Two years ago I started getting the flu shot provided by Cornell University to its staff. I know, I know, it probably had some sort of mellowing agent or anti-depressant or something--it came too close to the secret envelope that carried news of your miniscule raise from your shrugging boss. But I decided to start lining up for the shot when I realized that I was getting the flu every year. And around the same day. Last year it worked very well. I didn't have the flu at all and was totally surrounded by it at home. Tracy had a long bout with a cough that eventually made its way to become pneumonia. I got nothing. I felt invincible.

So when Tracy started coughing again, here in Oaxaca, I thought that perhaps I still had some juice left over. I thought, "No way is that thing getting me, I'm immune I think." I mean how different can it really be? Tracy was sick with a high chest cough as early as the week of Christmas. She is just now coming down from it, after two rounds of antibiotics, a late night house call, a fistful of expectorants, antihistimines, Halls with eucalyptus, Halls without eucalyptus but with Vitamin C, a couple of killer shiatsu massages, and plenty of bed rest. Unfortunately, the antibiotics may have even hindered the process of healing, making it take longer.

One day, as I came back from working at my cafe (Cafe Nuevo Mundo) I heard Tracy's cough. It was coming from someone else on the street, hunched shoulders passing in the shadows. But it was unmistakably the same cough, as if the virus had a voice. The next two days I spent working in a daze. Hot and cold flashes. Too hot to work, and too many people in the cafe anyway. [It may be a crime that I have not been able to find a way to work at home. In this lovely home.] And the work was total crap. I got more work done in the ensuing feverish dreams than I did sitting there staring. Cooking.
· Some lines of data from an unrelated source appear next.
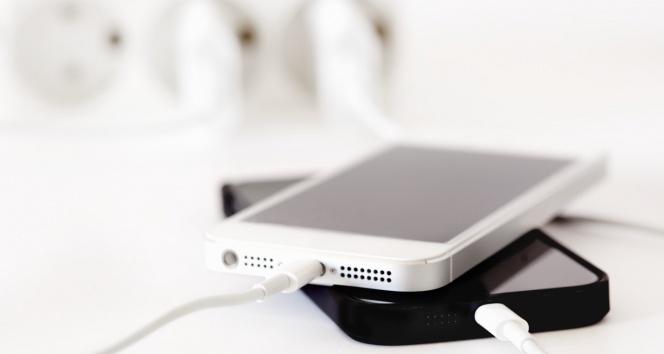 Telefonlar artık 1 dakikada şarj olacak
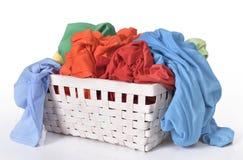 在洗衣篮的五颜六色的肮脏的衣裳 库存照片
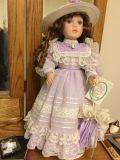 BEAUTIFUL LAURA COURT OF DOLLS. VERY GOOD CONDITION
When Tracy made her first move to sit up and get out of bed, I let the full force of the virus hit me head on. I slept for a whole day. It was as if I had been holding it off, waiting for Tracy to be able to walk. It rode me in all its regalia. Shivering fever, incredible heat, cloudy head, and dreams from Van Gogh's tortured earless head. Oh, and the cough. My mouth had become the PA system for the little mechanical beasts. Sinuses fill. Two dreams about earthquakes. One woke me up, I had been sealed about 40 feet deep in airtight inescapable rubble, and as I lay beside Leland in our bed (he too had succumbed) I was gripped with a fear that I could never sleep again. Vivid, the imaginations of those little mechanical beasts.

I felt like I, too, was on the mend. I made a paella. It went a bit long. I rested the next day. Then I sat while Muriel (poor Muriel!) jumped around at a little indoor playground down the street. I walked back with her. Later I walked down the street again, in search of popcorn (I said it was the doldrums!) of our instance of pitiful Pitico a lame chain of grocery stores (they had none, of course). And then I was back in the dreaming pit. Chills. Sleeping. Out. Wearing my hat in bed.

It hit Muriel. It hit Leland. Muriel has been spotty. Leland was layed out. Keep wishing for our old king sized bed in Ithaca. There were times when I slept in Leland's bed so that he could be with Tracy. Actually that's where I had that suffocating earthquake dream. Other than that, it was comfortable once I pushed my feet through the end of his covers. Like I was back home from college. Oversized bedsprings from old auction bed. Dreaming of my future, with Muriel sleeping calmly in the twin bed next to mine. Some little girl who loves me as if she were my daughter. She loves art and loves to draw, and loves me. A strange mixture of feelings. But they felt good as my feet stuck out the end, Abe Lincoln-ish, and the virus lay as quiet as a machine can. Hiding from my white corpuscles.

Today we took the bus to Plaza Del Valle to see Los Increibles. It was pretty darned good.